*Provided records*
##########

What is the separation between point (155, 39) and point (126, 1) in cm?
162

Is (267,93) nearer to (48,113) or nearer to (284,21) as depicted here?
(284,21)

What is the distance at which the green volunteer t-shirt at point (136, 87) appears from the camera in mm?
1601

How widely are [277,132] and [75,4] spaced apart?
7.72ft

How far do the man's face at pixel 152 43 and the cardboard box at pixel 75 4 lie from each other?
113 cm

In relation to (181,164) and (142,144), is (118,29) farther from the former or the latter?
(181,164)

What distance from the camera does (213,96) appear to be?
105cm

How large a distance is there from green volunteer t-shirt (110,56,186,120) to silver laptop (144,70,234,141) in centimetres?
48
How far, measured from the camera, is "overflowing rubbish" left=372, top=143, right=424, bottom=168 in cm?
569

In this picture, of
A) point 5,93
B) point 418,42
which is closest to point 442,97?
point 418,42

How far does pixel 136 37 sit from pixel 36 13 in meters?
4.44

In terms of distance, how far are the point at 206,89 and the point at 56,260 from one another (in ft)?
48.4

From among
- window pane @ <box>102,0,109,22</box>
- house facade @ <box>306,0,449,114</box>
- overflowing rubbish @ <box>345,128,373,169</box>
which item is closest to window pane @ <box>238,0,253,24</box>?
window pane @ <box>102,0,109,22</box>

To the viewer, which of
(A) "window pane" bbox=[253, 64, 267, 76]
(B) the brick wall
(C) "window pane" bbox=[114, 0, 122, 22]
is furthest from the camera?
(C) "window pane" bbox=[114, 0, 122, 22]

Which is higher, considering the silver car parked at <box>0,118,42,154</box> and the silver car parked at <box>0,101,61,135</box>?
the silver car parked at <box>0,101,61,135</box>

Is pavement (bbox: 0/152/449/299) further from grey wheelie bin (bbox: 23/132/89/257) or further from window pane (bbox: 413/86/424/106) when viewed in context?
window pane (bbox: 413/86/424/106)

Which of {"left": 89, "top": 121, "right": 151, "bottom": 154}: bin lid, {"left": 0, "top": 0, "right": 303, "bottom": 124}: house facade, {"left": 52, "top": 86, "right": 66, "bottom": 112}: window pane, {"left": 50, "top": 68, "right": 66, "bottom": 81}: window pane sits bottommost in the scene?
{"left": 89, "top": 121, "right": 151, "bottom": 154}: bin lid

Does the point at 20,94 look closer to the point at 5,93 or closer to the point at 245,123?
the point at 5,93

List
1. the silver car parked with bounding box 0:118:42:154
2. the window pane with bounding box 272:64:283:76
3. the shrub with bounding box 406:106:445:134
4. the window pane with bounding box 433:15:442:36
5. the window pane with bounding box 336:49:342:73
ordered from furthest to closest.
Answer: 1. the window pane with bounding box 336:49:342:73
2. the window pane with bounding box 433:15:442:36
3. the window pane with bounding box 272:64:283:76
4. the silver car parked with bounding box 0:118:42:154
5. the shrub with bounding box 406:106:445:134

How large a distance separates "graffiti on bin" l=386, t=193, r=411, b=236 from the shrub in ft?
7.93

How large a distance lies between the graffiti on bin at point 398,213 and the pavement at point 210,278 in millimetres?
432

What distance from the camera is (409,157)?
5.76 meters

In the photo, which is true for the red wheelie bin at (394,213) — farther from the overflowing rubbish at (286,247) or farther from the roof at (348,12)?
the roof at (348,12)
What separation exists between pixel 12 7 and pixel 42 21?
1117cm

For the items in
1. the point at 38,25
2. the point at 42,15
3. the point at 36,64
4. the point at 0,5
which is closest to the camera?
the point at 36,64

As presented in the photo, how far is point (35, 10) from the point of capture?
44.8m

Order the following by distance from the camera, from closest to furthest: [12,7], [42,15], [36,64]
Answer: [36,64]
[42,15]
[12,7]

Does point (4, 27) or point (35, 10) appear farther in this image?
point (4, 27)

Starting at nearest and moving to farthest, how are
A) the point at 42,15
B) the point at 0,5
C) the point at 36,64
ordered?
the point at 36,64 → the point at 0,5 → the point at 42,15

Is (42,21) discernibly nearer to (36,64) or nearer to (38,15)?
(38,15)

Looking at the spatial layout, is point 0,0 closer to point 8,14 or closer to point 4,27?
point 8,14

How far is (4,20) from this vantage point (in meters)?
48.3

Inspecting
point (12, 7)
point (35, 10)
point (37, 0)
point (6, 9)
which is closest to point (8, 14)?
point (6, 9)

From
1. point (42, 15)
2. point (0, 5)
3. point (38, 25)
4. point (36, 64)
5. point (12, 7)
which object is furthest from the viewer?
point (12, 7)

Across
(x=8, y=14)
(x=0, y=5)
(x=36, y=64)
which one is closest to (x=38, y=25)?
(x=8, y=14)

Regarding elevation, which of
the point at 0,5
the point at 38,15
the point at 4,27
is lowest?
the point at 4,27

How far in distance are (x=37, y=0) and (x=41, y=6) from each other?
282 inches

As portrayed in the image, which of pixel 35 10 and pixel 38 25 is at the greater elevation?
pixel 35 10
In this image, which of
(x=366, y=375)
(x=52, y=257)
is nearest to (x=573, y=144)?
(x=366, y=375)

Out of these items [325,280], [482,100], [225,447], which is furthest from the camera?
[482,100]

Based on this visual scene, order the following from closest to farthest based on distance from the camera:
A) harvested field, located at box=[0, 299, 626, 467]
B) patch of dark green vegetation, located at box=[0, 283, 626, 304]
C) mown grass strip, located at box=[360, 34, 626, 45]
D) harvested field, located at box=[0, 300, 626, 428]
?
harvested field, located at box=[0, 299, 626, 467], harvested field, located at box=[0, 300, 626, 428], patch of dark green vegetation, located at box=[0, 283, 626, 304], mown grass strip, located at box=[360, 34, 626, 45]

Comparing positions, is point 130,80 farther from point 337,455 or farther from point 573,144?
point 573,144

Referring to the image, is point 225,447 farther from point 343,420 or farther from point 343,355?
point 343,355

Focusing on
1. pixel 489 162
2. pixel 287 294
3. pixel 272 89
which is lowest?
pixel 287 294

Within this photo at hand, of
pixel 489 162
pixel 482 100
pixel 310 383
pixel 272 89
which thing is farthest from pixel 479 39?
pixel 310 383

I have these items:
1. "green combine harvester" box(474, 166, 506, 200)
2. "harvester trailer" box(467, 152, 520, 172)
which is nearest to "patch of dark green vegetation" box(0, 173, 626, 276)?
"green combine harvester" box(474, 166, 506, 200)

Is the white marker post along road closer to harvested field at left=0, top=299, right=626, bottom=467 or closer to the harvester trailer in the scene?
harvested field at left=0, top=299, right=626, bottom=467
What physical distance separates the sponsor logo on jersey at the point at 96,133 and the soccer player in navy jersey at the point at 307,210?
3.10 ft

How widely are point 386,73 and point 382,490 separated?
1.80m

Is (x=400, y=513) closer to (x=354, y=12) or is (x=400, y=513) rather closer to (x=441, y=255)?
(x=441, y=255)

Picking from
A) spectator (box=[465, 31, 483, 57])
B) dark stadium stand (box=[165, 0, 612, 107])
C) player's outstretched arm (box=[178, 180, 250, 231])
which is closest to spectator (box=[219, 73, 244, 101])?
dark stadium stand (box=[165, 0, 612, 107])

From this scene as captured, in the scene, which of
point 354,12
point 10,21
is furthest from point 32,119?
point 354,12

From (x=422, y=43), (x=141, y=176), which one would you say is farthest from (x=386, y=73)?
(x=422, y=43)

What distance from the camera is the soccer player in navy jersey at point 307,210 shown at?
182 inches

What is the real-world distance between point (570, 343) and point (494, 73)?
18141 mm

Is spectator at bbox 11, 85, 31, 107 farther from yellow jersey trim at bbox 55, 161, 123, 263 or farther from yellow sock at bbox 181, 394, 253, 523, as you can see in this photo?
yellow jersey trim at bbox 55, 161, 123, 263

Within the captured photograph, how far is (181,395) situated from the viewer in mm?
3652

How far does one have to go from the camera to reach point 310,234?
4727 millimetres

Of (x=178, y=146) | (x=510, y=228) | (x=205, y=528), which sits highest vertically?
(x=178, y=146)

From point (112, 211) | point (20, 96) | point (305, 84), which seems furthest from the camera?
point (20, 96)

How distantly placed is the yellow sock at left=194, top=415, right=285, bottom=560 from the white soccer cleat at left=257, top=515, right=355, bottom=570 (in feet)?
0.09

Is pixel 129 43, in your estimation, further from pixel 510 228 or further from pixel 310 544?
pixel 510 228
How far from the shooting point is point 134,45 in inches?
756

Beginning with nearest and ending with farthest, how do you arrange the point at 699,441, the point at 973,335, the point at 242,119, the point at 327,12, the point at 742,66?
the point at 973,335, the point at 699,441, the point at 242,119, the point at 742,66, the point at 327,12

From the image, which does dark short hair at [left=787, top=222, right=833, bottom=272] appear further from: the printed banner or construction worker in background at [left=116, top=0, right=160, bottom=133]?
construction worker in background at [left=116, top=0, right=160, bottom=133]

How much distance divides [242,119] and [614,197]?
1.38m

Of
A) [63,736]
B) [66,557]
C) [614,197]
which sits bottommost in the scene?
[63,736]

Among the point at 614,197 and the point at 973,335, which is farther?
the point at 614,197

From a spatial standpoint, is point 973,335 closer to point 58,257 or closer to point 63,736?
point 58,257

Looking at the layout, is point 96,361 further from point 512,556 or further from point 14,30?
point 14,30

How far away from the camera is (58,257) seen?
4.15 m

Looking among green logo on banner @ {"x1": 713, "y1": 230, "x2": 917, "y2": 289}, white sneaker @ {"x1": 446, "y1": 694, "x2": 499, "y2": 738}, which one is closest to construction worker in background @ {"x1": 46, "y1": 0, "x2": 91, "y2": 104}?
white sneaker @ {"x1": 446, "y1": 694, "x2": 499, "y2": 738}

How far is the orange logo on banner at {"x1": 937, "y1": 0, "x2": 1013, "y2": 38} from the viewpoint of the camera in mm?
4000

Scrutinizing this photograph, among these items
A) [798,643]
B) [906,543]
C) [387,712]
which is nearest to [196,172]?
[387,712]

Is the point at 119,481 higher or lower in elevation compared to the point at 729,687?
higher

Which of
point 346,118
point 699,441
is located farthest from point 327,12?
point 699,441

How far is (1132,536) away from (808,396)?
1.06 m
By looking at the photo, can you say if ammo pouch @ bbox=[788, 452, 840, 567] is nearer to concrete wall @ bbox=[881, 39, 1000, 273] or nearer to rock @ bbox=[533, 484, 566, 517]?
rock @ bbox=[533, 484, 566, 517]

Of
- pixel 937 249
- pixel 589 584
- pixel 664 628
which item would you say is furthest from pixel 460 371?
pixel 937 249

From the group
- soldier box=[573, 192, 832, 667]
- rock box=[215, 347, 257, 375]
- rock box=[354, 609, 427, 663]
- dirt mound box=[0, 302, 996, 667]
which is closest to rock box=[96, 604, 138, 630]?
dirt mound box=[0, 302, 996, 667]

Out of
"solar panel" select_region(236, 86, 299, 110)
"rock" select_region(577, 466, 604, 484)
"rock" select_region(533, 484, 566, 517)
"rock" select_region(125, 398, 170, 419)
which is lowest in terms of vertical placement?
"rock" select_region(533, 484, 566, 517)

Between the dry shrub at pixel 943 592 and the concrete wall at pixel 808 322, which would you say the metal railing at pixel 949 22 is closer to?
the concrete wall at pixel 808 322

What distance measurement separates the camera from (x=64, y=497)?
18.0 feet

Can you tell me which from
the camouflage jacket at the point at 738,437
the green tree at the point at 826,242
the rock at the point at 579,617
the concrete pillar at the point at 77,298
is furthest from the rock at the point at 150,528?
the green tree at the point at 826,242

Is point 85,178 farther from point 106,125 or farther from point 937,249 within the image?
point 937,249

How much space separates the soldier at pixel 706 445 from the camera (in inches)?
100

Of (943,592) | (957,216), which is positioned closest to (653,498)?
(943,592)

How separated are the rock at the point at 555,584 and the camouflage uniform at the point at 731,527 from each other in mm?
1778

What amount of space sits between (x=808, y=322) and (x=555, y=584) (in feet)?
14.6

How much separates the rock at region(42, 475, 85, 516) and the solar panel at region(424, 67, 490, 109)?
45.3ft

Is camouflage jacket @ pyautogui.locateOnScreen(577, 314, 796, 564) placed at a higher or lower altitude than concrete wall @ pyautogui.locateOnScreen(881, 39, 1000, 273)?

##########

*Task objective*
Write out the records word for word, from the line with "Is spectator at" to the line with "4727 millimetres", with both of those lines included.

*Written solution*
Is spectator at bbox 11, 85, 31, 107 farther from yellow jersey trim at bbox 55, 161, 123, 263 or farther from yellow sock at bbox 181, 394, 253, 523, as you can see in this photo?
yellow jersey trim at bbox 55, 161, 123, 263

Within the captured photograph, how far is (181,395) situated from the viewer in mm?
3652

How far does one have to go from the camera to reach point 310,234?
4727 millimetres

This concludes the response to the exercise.